Helios on hunt for opportunities in South Africa
Helios Investment Partners, an Africa-focused private-equity firm, is looking to do more deals in South Africa even as the country grapples with the longest recession since 1992 and the worst power cuts on record.
“It really does seem that the pessimism in South Africa is becoming overdone,” Tope Lawani, co-founder and managing partner at Helios, said in an interview. “South Africa, notwithstanding the challenges that it’s having both from the human toll of Covid-19, but also attendant economic challenges, paradoxically is becoming more interesting for us.”
SA is facing the deepest economic contraction in almost 90 years, which is being compounded by surging debt levels, a depreciating currency and the coronavirus pandemic.
Business leaders have warned that the country faces a choice between loosening the grip of vested interests to embrace radical – and likely painful – reform or risking a sovereign debt crisis and more permanent scars.
“South Africa is a place that has a lot of excellent companies, a lot of excellent entrepreneurs and we are now seeing for the first time, that in rand terms, assets are starting to get fairly valued and may be inexpensive,” Lawani said. “At the same time the currency is weak.”
The investment firm is on the hunt for opportunities in sectors such as financial technology, non-bank financial services, insurance, asset management and energy.
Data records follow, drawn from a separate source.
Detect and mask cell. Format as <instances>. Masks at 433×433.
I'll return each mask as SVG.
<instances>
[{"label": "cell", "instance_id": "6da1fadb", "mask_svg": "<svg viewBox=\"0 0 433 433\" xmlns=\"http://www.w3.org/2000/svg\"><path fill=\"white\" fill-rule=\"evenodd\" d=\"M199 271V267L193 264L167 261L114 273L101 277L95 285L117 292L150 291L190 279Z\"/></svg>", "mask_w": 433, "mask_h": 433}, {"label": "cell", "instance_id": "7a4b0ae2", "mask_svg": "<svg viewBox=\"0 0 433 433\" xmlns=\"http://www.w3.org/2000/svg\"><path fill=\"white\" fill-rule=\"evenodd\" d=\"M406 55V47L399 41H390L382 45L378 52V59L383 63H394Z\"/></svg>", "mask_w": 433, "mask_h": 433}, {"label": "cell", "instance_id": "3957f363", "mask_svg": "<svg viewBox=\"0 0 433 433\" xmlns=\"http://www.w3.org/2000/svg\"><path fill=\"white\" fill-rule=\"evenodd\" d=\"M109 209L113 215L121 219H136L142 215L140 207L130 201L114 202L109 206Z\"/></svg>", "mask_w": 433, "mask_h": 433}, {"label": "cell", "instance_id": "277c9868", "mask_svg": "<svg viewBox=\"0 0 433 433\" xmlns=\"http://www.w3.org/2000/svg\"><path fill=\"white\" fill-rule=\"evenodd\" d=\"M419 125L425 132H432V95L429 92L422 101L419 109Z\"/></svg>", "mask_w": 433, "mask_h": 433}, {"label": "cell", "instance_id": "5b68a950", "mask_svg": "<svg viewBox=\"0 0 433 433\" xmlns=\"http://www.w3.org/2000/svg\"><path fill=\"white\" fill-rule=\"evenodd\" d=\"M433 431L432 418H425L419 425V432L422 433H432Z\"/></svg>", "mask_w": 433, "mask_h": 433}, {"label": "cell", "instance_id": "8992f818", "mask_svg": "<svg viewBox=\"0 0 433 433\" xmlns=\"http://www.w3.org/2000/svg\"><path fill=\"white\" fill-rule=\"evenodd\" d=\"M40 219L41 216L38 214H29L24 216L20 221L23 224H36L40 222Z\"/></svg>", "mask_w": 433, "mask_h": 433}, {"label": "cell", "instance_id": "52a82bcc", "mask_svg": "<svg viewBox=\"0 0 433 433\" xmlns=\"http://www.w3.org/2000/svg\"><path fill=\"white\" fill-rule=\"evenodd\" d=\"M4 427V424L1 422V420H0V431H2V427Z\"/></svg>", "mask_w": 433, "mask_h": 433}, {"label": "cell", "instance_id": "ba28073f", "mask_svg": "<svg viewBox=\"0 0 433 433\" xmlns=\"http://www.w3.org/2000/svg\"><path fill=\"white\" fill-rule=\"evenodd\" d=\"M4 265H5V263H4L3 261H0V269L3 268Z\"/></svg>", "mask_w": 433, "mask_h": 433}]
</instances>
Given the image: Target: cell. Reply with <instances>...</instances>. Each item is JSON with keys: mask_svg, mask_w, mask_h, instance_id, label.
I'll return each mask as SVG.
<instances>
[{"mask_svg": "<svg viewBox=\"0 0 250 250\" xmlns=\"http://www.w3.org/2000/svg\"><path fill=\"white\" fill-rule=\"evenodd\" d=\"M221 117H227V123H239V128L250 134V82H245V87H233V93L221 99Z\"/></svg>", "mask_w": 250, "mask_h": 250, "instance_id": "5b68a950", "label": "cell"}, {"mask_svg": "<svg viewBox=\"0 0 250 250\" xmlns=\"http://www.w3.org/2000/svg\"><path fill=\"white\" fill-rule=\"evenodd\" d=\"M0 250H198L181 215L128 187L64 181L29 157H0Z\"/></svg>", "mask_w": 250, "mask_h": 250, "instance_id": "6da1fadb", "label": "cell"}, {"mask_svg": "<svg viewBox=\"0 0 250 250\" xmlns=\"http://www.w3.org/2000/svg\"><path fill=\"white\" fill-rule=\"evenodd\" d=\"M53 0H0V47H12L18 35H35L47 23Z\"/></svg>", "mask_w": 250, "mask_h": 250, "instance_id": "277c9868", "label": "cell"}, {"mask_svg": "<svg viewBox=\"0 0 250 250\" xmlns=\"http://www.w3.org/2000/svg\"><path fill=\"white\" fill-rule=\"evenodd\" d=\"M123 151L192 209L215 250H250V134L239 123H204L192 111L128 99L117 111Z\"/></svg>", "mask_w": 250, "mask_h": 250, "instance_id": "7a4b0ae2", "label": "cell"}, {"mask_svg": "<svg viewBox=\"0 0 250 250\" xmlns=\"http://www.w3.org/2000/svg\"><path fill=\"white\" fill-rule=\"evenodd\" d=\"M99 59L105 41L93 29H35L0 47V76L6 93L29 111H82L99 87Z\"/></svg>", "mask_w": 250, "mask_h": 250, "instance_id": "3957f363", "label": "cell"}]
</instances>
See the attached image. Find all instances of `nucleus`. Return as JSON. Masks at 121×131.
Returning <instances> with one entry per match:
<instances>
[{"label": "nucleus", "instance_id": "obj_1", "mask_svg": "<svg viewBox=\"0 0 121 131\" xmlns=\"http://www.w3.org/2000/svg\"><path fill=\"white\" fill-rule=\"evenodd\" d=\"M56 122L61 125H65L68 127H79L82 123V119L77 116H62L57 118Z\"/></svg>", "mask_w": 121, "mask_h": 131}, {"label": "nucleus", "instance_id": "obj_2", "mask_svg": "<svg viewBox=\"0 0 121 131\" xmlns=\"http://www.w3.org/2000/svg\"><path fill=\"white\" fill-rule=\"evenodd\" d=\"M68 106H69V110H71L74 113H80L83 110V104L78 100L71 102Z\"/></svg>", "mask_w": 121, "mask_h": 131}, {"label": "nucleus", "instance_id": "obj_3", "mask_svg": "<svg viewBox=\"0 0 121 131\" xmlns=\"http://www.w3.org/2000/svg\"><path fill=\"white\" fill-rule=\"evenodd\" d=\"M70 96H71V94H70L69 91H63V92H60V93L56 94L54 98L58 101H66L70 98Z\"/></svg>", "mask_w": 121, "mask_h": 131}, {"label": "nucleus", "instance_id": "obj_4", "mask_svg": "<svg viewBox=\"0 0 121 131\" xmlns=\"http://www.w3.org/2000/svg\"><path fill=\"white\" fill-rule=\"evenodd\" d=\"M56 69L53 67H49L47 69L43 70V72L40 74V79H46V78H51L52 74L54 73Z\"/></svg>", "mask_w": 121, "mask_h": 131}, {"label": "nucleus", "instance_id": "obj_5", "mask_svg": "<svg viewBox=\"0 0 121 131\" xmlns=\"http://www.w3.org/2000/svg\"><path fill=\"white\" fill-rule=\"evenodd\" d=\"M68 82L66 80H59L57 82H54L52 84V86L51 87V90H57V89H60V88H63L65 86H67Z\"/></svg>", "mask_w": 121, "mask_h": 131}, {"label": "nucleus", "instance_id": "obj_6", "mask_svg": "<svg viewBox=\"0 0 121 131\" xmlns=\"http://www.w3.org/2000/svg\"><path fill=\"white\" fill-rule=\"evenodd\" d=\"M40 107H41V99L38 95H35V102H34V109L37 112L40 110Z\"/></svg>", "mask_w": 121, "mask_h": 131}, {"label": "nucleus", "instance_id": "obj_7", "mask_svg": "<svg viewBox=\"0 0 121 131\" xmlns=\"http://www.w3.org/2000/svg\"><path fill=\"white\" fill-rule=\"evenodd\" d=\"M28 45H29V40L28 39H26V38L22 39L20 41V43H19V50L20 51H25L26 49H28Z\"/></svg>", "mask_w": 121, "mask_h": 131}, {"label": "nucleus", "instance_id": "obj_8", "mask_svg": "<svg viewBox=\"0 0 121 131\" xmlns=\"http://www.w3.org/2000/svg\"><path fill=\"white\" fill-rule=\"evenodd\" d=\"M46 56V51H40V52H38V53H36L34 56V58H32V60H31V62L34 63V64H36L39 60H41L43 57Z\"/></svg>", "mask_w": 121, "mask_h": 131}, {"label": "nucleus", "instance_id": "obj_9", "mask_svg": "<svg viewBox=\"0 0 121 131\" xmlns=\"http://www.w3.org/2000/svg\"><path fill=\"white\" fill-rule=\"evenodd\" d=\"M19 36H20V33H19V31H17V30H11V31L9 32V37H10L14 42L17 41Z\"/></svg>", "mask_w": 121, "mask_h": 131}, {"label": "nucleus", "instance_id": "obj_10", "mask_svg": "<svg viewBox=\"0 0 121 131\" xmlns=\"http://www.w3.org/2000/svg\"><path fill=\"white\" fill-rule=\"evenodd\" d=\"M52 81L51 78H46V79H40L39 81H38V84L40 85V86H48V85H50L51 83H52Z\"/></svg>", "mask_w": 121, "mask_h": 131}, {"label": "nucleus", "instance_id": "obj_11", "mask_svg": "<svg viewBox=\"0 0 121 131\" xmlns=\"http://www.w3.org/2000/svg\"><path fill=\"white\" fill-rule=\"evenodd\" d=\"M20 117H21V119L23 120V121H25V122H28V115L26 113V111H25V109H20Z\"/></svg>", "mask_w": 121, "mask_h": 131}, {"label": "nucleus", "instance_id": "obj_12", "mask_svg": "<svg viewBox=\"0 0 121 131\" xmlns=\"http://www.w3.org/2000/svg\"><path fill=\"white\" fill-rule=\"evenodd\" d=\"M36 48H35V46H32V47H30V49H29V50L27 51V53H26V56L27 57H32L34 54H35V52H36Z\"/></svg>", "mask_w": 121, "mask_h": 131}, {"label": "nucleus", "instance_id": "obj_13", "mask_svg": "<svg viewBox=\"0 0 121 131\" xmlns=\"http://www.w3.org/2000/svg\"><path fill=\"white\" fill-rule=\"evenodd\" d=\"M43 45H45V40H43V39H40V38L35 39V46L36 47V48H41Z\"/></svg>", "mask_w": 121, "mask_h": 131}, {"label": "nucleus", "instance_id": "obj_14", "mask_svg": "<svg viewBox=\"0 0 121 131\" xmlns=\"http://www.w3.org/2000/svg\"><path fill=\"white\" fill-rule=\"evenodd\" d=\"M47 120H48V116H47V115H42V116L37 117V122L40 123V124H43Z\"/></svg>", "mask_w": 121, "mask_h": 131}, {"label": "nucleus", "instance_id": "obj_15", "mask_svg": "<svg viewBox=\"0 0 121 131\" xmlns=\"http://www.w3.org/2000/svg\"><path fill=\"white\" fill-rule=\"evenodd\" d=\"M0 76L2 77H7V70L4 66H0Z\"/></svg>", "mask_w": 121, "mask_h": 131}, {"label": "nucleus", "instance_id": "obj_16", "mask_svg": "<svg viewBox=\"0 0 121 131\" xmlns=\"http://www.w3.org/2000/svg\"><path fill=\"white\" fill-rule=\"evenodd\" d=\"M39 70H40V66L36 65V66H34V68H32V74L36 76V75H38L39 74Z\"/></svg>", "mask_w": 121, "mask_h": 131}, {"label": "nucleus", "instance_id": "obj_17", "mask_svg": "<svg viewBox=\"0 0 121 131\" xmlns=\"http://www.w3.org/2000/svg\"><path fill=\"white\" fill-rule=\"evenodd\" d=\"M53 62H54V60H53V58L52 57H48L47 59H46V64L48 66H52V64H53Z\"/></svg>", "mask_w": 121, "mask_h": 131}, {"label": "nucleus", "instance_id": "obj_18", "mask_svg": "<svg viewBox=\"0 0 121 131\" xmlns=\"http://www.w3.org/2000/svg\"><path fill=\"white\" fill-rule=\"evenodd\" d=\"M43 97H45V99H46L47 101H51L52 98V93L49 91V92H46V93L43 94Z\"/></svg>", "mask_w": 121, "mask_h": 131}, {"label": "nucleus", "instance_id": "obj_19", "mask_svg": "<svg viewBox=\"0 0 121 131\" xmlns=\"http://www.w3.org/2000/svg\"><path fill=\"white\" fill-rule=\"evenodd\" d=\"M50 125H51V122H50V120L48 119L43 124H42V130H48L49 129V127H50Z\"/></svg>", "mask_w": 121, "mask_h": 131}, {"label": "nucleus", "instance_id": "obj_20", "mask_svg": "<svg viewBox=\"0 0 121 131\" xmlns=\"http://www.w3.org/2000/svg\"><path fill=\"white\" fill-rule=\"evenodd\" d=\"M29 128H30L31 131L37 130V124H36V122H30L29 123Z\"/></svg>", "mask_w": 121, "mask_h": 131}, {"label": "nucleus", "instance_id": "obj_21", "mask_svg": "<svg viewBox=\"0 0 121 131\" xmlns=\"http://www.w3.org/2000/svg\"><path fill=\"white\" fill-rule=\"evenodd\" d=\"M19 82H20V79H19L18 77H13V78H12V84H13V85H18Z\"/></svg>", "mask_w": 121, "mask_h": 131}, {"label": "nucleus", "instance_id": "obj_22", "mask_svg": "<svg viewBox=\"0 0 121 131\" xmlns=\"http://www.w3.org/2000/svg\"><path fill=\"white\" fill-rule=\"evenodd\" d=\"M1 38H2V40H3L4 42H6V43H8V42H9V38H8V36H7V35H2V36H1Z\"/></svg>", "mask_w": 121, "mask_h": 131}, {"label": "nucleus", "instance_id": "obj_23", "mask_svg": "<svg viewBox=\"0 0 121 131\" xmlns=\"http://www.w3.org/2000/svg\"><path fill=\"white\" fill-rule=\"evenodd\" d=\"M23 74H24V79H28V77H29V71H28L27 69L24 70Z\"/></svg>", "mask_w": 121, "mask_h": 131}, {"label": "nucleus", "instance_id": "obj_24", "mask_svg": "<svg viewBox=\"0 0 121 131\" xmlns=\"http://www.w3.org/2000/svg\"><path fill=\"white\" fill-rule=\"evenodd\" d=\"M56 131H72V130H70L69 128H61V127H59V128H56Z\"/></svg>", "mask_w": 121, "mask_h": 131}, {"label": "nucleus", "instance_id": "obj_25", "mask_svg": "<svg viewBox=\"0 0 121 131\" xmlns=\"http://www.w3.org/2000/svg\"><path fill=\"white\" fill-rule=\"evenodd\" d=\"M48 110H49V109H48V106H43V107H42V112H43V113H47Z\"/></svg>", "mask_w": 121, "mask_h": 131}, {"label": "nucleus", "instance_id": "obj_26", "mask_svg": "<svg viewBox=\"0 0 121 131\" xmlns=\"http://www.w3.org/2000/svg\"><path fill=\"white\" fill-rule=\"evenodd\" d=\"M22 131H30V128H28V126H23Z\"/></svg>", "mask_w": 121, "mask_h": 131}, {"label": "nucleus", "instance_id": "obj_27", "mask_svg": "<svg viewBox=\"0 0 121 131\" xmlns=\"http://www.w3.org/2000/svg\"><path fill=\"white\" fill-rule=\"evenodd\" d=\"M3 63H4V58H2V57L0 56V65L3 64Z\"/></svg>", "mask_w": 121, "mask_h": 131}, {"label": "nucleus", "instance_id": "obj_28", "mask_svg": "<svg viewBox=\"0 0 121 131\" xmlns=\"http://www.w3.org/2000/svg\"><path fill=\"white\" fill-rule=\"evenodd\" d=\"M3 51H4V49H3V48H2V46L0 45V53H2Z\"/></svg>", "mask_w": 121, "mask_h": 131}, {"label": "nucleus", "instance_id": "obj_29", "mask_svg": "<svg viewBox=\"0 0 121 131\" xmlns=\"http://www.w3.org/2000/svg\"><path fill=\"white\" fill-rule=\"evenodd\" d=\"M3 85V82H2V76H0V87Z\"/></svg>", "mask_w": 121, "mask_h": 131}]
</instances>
The company is hoping to conclude some transactions by the first quarter of next year depending on how its due diligence goes, he said, without identifying specific deals.
In the energy space, Helios Investment Partners is particularly interested in mid-stream gas infrastructure because of the country’s power crisis, Lawani said.
Helios Investment Partners is mulling the possibility of imitating a Ghanaian liquefied natural gas project in SA.
The terminal, which is almost complete, will receive, store and regasify the LNG before piping it out to customers, said Lawani.